Journey of Dreams, by Marge Pellegrino
Part historical novel and part adventure story, this story follows Tomasa, her father, and two siblings as they flee their Guatemalan village in the mid-1980s, crossing two borders in an attempt to find and be reunited with Tomasa’s mother and brother. The later parts of the story also touch on the sanctuary movement in the United States, which was based in Tucson and still echoes through its politics today, but the focus is on Tomasa and her journey — which is told, for all its hardships and horrors, with a surprising and lovely gentleness.

The Brilliant Fall of Gianna Z, by Kate Messner
In the past decade-and-a-half I’ve thoroughly imprinted on the rhythms of the southwestern fall, but it was lovely to return, through this book, to the more deciduous version of the season, with its crisp air and crunching leaves. Leaves are an issue for Gianna, who has to collect 25 of them for a leaf collection project (and bring up her science grade) or else lose her place in an upcoming cross-country meet. The story isn’t about the leaf project so much as all Gianna’s struggling to deal with as she works on the project, especially with watching her grandmother’s increasingly frequent moments of memory loss. Along the way, the leaves become metaphors for the various people around Gianna, while Gianna herself always feels very real and true.

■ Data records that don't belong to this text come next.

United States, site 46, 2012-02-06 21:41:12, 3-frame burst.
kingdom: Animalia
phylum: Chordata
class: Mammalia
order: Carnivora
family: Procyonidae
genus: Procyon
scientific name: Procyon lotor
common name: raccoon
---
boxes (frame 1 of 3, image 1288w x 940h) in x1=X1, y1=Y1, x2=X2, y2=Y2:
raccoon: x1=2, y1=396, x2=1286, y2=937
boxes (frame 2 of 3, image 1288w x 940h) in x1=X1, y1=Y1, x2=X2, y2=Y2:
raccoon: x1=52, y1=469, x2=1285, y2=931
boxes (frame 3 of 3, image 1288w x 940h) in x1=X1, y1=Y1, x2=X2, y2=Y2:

(I read The Brilliant Fall of Gianna Z over Rosh Hashanah, and Journey of Dreams over Yom Kippur, both of which seemed appropriate, somehow.)

When You Reach Me, by Rebecca Stead
Many reviewers have commented on the startling science fiction twist at the heart of this story, and so I’m not sure everyone would label this a quiet book. Yet to science fiction readers, I suspect the SFnal twist actually won’t be all that startling — it wasn’t to me. Read this book instead for the small realistic details of growing up in New York City in the late 1970s, and for the quiet shifting of protagonist Miranda’s world as she navigates family and middle school friendships, all of which feel very true and real.

Heart of a Shepherd, by Rosanne Parry
When twelve-year-old Brother’s father leaves to serve in Iraq with his reserve unit, Brother resolves to keep the family’s ranch running while his father is away. Again it’s the small details — in this case of ranch life and living in a rural ranching community — that make this book shine, and that form a backdrop against which Brother struggles to figure out who he is and what his place is within his family and his world.